» **Exercise prompt**: Extract all lines in the data that contain the word "blood".

──────── Data provided

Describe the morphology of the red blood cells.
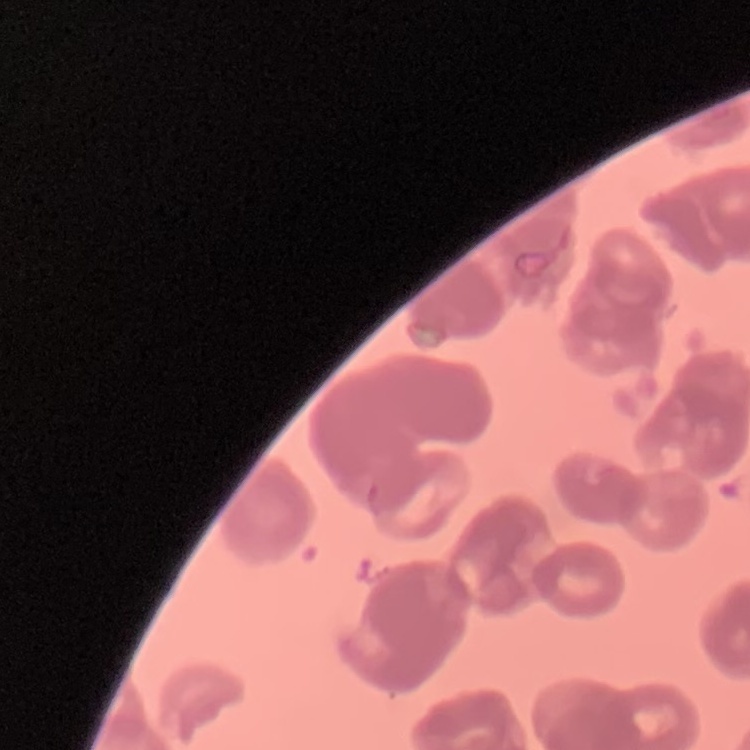
They show rouleaux formation.

One tile cut from a larger photomicrograph. Thin blood smear. Stained with either Field's or Giemsa.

────────────────

» **Task response**:
Describe the morphology of the red blood cells.
One tile cut from a larger photomicrograph. Thin blood smear. Stained with either Field's or Giemsa.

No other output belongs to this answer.